Perjuangan Tuanku Imam Bonjol .Imam Bonjol adalah salah seorang pejuang nasional yang ikut serta untuk memperjuangkan negri ini dari penjajahan belanda. ia di kenal sebagai tokoh padri didaerah minang kabau, kegigihan dan keberanian juga membawa kegentaran dan kekhawatiran bagi pasukan belanda, maka segala bentuk upaya di lakukan bagai mana menjatuhkan Tuanku Imam Bonjol. nah bagaimana Perjuangan Tuanku Imam Bonjol dalam menghadapi Belanda...??? yuk kita ikuti tulisan Lentera dibawah ini...
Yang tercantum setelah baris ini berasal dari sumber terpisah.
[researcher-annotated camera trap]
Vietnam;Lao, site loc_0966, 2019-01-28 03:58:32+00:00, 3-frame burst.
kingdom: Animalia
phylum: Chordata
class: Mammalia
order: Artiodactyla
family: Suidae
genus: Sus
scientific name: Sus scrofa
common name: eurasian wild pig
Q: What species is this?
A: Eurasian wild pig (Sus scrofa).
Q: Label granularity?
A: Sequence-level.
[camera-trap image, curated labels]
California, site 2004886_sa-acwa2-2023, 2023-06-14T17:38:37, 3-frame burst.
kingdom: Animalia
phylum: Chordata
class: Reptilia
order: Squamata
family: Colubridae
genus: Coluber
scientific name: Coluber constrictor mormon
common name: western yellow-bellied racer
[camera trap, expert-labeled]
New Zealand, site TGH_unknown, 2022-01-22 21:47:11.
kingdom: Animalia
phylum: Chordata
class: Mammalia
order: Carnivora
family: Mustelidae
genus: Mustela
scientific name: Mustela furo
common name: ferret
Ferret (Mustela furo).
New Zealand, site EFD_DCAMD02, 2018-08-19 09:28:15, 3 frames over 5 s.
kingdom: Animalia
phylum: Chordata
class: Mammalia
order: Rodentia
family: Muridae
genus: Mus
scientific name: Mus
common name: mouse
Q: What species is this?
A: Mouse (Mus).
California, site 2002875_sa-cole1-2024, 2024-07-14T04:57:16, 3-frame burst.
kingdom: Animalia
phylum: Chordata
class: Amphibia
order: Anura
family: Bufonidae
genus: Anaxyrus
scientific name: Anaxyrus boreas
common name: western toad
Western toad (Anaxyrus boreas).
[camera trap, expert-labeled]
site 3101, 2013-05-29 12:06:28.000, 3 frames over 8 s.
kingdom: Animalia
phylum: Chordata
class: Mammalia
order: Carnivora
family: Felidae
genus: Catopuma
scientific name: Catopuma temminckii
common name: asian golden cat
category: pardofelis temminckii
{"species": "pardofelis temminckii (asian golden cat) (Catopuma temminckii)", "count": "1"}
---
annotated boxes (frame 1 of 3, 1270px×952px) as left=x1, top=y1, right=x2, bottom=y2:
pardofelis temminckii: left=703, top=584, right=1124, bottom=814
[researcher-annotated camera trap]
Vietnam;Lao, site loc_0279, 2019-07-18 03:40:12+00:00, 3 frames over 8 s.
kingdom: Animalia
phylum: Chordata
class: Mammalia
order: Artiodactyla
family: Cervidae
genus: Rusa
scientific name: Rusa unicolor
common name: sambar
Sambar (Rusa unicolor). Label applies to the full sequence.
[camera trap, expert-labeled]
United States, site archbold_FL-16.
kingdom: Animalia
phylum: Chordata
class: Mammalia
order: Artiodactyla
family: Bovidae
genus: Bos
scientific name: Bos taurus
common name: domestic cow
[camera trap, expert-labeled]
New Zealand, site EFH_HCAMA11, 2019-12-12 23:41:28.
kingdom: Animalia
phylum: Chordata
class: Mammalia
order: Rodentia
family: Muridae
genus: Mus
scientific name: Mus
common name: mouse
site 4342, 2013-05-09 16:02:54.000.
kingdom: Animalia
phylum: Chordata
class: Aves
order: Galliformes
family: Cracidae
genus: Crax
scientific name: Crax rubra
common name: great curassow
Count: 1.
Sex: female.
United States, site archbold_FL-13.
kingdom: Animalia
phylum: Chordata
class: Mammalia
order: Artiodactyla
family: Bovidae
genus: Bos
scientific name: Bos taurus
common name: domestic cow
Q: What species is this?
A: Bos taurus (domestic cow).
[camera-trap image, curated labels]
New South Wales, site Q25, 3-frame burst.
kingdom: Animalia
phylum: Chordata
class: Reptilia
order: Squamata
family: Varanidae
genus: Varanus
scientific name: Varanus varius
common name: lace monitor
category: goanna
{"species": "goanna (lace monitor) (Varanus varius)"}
Setelah berakhirnya perang
Diponegoro dan pulihnya kekuatan Belanda di Jawa, Pemerintah Hindia-Belanda
kembali mencoba untuk menundukan Kaum Padri. Hal ini sangat didasari oleh
keinginan kuat untuk penguasaan penanaman kopi yang sedang meluas di kawasan
pedalaman Minangkabau [darek]. Sampai abad ke-19, komoditas perdagangan kopi
merupakan salah satu produk andalan Belanda di Eropa. Christine Dobbin
menyebutnya lebih kepada perang dagang, hal ini seiring dengan dinamika
perubahan sosial masyarakat Minangkabau dalam liku-liku perdagangan di
pedalaman dan pesisir pantai barat atau pantai timur. Sementara Belanda pada
satu sisi ingin mengambil alih atau monopoli.
Selanjutnya untuk melemahkan
kekuatan lawan, Belanda melanggar perjanjian yang telah dibuat sebelumnya
dengan menyerang nagari Pandai Sikek yang merupakan salah satu kawasan yang
mampu memproduksi mesiu dan senjata api. Kemudian untuk memperkuat
kedudukannya, Belanda membangun benteng di Bukittinggi yang dikenal dengan nama
Fort de Kock.
Pada awal bulan Agustus 1831
Lintau berhasil ditaklukkan, menjadikan Luhak Tanah Datar berada dalam kendali
Belanda. Namun Tuanku Lintau masih tetap melakukan perlawanan dari kawasan
Luhak Limo Puluah. Sementara ketika Letnan Kolonel Elout melakukan berbagai
serangan terhadap Kaum Padri antara tahun 1831-1832, ia memperoleh tambahan
kekuatan dari pasukan Sentot Prawirodirdjo salah seorang panglima pasukan
Pangeran Diponegoro yang telah membelot dan berdinas pada Pemerintah
Hindia-Belanda sesudah usai perang di Jawa.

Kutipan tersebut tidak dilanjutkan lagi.